# Start of Text provided
Project

General

Profile

Bug #2355

Feature #551: Lexicon support: Liddell and Scott (Middle)

Cannot index LSJ

Added by Luke Murphey over 5 years ago. Updated over 5 years ago.

Status:
Closed
Priority:
Normal
Assignee:
Target version:
Start date:
12/22/2018
Due date:
% Done:

100%


Description

python manage.py make_search_indexes -w middlelsj
Creating search indexes for work...
Traceback (most recent call last):
  File "manage.py", line 10, in <module>
    execute_from_command_line(sys.argv)
  File "/Users/lmurphey/venv/django18/lib/python2.7/site-packages/django/core/management/__init__.py", line 354, in execute_from_command_line
    utility.execute()
  File "/Users/lmurphey/venv/django18/lib/python2.7/site-packages/django/core/management/__init__.py", line 346, in execute
    self.fetch_command(subcommand).run_from_argv(self.argv)
  File "/Users/lmurphey/venv/django18/lib/python2.7/site-packages/django/core/management/base.py", line 394, in run_from_argv
    self.execute(*args, **cmd_options)
  File "/Users/lmurphey/venv/django18/lib/python2.7/site-packages/django/core/management/base.py", line 445, in execute
    output = self.handle(*args, **options)
  File "/Users/lmurphey/git/textcritical_net/src/reader/management/commands/make_search_indexes.py", line 60, in handle
    WorkIndexer.index_work(work)
# End of Text provided
Given exercise 1 ->
Transcribe the portion of the bug report starting at "Traceback (most recent" and ending at "self.fetch_command(subcommand).run_from_argv(self.argv)".
Given exercise 2 ->
What start date does the bug report list?
Given exercise 3 ->
Condense the block of fields in the bug report that begins with "Status:" into a short list that includes only the fields with values.
# Start of Provided records
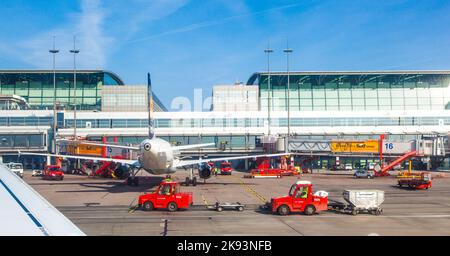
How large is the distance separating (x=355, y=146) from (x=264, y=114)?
# End of Provided records
# Start of Provided records
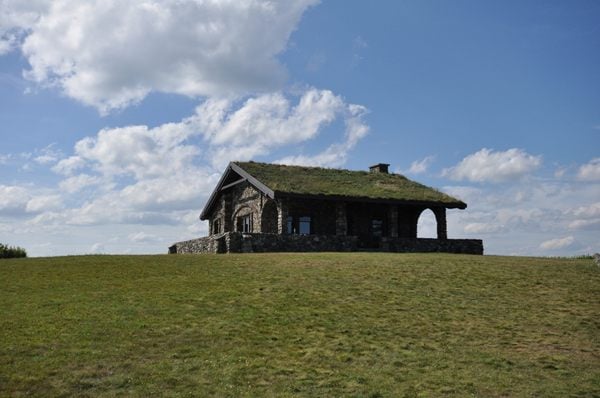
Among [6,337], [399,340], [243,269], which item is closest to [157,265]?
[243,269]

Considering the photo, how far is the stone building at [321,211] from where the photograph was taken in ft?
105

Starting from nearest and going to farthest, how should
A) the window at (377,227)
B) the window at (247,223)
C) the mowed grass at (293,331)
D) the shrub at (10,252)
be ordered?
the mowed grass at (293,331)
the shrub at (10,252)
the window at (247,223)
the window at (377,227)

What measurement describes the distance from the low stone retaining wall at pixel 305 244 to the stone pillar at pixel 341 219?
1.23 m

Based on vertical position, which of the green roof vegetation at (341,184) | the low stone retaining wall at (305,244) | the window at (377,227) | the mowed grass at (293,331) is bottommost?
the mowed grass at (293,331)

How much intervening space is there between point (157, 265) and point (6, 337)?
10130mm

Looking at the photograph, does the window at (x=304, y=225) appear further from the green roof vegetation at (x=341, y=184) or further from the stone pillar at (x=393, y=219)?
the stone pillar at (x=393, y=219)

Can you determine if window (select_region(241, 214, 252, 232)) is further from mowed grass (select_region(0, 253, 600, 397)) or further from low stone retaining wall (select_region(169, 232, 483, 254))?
# End of Provided records
# Start of Provided records
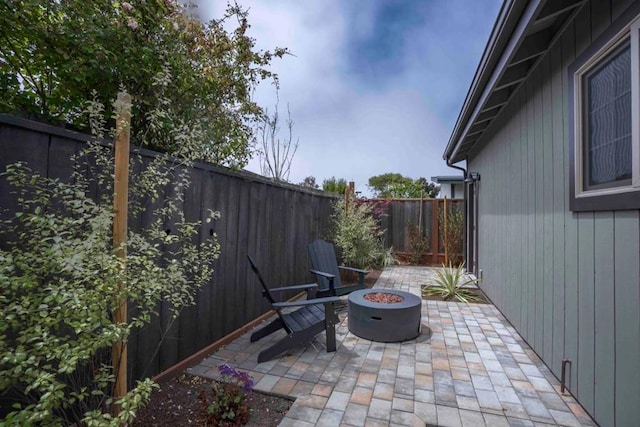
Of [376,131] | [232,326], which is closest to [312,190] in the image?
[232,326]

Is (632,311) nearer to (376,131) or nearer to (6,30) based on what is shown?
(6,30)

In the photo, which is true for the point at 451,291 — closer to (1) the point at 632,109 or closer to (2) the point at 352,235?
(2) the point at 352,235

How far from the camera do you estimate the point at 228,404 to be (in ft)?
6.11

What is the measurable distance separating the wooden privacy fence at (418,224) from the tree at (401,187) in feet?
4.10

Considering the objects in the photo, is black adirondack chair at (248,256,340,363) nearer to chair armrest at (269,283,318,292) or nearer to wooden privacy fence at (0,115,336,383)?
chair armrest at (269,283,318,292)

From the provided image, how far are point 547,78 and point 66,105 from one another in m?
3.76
# End of Provided records
Final result 1 ->
Traceback (most recent call last):
  File "manage.py", line 10, in <module>
    execute_from_command_line(sys.argv)
  File "/Users/lmurphey/venv/django18/lib/python2.7/site-packages/django/core/management/__init__.py", line 354, in execute_from_command_line
    utility.execute()
  File "/Users/lmurphey/venv/django18/lib/python2.7/site-packages/django/core/management/__init__.py", line 346, in execute
    self.fetch_command(subcommand).run_from_argv(self.argv)

Final result 2 ->
12/22/2018

Final result 3 ->
- Status: Closed
- Priority: Normal
- Start date: 12/22/2018
- % Done: 100%